On the cusp of turning 96, it is rumored that the queen is using a wheelchair, and also determined not to be seen using one in public. Why might this be? Some say it is the “haunting” memory of the portrayal of her sister, Princess Margaret, who was photographed looking exhausted and ill in a wheelchair just six months before her death.
Others say that it is a determination to protect the mystery of regal power. The queen knows how she is seen, and knows how she wants to be seen—and that precludes, right now at least, being seen in a wheelchair.
But what is clear is that the queen is going to extraordinary lengths to ensure that she will never be publicly seen in a wheelchair, despite the fact that it is alleged she has the use of one to navigate the substantial distances of her home in Windsor Castle.
“She is not wheelchair-bound but she has got a wheelchair,” a source with excellent connections to the royal household tells The Daily Beast. “She is 95, she walks with a stick, and by her own admission her feet don’t work very well. It’s not like the big oak doors close at the end of an audience and she then walks off hundreds of yards to the next room she wants to go into. There is a footman with a wheelchair.”

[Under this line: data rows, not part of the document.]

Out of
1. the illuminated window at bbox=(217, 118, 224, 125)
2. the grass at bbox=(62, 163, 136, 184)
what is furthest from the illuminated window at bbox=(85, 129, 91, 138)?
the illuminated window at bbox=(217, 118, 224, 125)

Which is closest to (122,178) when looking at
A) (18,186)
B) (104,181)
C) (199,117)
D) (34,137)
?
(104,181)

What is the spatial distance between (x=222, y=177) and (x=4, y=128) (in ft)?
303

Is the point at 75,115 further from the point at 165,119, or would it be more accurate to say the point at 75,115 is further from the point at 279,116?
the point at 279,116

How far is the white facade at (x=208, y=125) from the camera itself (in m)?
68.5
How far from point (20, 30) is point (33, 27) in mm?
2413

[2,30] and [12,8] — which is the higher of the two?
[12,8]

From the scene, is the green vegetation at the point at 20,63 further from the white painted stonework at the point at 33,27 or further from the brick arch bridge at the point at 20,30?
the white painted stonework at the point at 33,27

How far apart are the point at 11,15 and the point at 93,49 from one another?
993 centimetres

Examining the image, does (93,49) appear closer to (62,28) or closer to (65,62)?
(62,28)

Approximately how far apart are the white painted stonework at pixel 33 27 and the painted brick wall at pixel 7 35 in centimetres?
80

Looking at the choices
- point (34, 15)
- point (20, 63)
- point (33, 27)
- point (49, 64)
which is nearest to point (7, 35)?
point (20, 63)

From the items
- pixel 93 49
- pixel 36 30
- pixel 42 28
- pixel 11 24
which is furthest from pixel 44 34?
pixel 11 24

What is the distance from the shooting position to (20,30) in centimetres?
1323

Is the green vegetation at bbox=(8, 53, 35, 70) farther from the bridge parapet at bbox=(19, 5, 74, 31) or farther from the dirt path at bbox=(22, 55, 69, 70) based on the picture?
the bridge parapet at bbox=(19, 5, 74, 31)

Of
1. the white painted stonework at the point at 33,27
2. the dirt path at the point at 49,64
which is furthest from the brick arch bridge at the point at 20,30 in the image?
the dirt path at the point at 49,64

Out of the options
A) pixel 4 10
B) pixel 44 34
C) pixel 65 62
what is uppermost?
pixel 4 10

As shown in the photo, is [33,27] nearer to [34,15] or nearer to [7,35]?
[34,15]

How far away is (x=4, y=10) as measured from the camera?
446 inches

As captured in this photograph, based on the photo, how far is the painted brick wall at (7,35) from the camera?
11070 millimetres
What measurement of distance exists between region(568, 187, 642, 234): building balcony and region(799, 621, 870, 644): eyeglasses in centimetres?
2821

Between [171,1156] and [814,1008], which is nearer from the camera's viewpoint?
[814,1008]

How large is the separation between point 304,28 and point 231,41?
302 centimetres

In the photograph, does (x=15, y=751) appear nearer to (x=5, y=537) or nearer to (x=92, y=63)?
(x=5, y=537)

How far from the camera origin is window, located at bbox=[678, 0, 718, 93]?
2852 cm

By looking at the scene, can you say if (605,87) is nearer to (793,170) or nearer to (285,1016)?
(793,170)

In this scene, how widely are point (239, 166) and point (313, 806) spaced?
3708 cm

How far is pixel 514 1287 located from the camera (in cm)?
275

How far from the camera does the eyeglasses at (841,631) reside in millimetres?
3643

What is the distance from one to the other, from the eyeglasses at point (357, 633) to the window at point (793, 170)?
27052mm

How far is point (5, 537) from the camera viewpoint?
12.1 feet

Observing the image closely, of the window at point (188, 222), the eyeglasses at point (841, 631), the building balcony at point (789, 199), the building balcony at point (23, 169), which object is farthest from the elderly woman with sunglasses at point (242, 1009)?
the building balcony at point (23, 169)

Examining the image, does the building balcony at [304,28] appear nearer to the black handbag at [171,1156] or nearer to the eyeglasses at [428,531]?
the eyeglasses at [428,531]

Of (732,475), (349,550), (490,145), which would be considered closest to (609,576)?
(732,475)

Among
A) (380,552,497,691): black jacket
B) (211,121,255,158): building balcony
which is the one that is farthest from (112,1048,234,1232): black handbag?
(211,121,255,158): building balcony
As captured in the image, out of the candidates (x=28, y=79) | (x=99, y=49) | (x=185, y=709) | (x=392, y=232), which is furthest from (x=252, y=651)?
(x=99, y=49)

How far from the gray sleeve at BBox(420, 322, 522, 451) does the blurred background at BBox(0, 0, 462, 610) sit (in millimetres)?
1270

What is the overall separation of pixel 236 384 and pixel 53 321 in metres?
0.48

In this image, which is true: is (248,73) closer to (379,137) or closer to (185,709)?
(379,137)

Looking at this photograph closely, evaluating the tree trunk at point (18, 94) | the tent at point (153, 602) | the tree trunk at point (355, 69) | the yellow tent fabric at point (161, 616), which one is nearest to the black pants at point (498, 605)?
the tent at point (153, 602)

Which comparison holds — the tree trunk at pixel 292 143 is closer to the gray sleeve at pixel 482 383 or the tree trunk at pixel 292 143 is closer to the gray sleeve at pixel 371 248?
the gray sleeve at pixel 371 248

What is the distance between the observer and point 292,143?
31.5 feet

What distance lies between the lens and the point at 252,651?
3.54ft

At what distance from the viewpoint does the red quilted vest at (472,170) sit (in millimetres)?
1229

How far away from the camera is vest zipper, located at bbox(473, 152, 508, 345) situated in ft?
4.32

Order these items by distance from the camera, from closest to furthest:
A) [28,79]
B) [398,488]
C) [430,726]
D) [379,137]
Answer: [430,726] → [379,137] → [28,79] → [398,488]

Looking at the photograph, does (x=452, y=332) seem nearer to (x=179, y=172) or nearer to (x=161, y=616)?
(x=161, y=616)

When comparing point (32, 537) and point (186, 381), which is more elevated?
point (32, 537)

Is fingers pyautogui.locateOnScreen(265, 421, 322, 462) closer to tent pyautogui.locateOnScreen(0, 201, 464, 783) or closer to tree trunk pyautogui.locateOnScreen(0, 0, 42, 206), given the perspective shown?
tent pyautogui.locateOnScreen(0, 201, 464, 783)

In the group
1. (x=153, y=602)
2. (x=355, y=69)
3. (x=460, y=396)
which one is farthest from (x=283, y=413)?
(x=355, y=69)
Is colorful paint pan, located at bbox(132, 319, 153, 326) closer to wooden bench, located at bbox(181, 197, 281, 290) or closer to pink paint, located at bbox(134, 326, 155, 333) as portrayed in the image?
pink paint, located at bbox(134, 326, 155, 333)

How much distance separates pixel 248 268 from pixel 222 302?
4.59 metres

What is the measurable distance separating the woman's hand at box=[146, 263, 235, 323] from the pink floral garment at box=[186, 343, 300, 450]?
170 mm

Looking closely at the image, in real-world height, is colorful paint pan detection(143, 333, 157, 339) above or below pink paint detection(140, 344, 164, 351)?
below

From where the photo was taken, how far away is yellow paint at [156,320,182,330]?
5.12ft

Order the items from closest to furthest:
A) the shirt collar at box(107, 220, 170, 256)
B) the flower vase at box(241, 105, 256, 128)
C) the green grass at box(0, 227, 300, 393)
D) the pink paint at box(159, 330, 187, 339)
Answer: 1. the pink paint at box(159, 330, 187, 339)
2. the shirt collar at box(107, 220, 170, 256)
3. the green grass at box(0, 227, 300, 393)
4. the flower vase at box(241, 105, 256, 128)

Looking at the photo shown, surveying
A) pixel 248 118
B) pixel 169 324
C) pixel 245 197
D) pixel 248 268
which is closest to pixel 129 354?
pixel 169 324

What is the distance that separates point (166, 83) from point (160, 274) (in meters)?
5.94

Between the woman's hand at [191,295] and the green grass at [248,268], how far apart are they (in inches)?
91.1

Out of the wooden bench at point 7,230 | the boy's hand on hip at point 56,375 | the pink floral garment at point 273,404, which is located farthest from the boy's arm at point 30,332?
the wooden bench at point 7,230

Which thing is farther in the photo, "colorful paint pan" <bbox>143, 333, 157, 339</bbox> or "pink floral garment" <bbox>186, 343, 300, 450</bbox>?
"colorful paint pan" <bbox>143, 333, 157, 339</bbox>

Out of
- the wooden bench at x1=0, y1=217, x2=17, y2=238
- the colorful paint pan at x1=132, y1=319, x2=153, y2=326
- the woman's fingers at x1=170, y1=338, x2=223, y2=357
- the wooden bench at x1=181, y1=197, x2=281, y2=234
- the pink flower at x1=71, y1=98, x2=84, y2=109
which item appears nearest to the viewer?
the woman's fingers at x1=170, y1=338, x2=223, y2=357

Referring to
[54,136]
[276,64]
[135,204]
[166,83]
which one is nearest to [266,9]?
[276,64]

The palace has flatly refused to comment on reports circulating this week that the queen is using a wheelchair at home, an understandable position given that the only on-the-record source for much of these claims was a former British TV presenter called Christopher Biggins, who, although he has the distinction of winning jungle reality show I’m a Celebrity Get Me Out of Here, in 2007, is not understood to be a friend of the queen.
Privately, courtiers are scathing about the speculation and claims which they say are “distasteful.”
Her wheelchair use is understood to be witnessed only by an intensely loyal sub-group of the already small, hand-picked cadre of staff, nicknamed HMS Bubble, who now attend to and interact with the queen on a daily basis, the source said. If she wishes to hide it, it won’t be too hard.
Having ruled out abdication, or even some form of retirement earlier this year, the unwillingness of the queen to allow herself to be seen being moved around in a wheelchair means the nation faces being stuck in limbo with a remote WFH queen for the rest of her life.
It also leaves her closest aide, personal private secretary Edward Young, with something of a dilemma; either cancel every remaining public event or smuggle her into such events before unveiling her—ta-da!—already in situ.
The “cancel it” approach appears to be being seriously contemplated for the opening of parliament on May 10. It was revealed on Thursday that the queen has yet to confirm she will attend, having only missed this key constitutional ceremony twice before in her life (when she was pregnant).
This strategy, even in the era of Zoom, presents obvious problems for a woman who has always insisted, “I need to be seen to be believed.”
The alternative, if she insists on not being seen in a wheelchair but needs one to get around, is to wheel her in under LA-style privacy screens before the action starts. This is understood to be the working plan for the memorial for Prince Philip on Tuesday.
That five days out from the memorial, the palace are not in a position to confirm she will definitely be there, only instead able to say she “hopes” she will be, is telling.
We won’t know for sure if the queen will be in attendance until perhaps just a few hours before the service starts. The palace are not going to say because they don’t want to repeat the mistake of her attendance at climate change conference Cop26, which they promised the queen would attend only to cancel with under a week’s notice.
One imagines the queen will do everything in her power to get to Philip’s memorial, which is very far from a regular, working engagement, and rather a deeply personal affair which her position requires her to share with the public. Of course, given the unique nature of it, it is understandable that her office are keeping all their options open and contemplating the radical move of building a tunnel to get her into Westminster Abbey unseen.
But delaying decisions about attendance until the last moment and then smuggling her in like contraband is not a strategy that can be repeated regularly, if at all.
Whispers are starting to circulate that Tuesday may be the queen’s last ever in-person appearance and that her contribution to the Jubilee celebrations may end up being a video address on a big screen at Buckingham Palace.
The preparations for the occasion of the queen’s death are an exercise in meticulous precision. Known by the codename Operation London Bridge, they detail to the minute what will happen in the extraordinary days that will follow Elizabeth’s demise.
The road to that point is proving considerably more chaotic—at the center of it, a strong, independent monarch who knows how she wants, and doesn’t want, to be seen in public.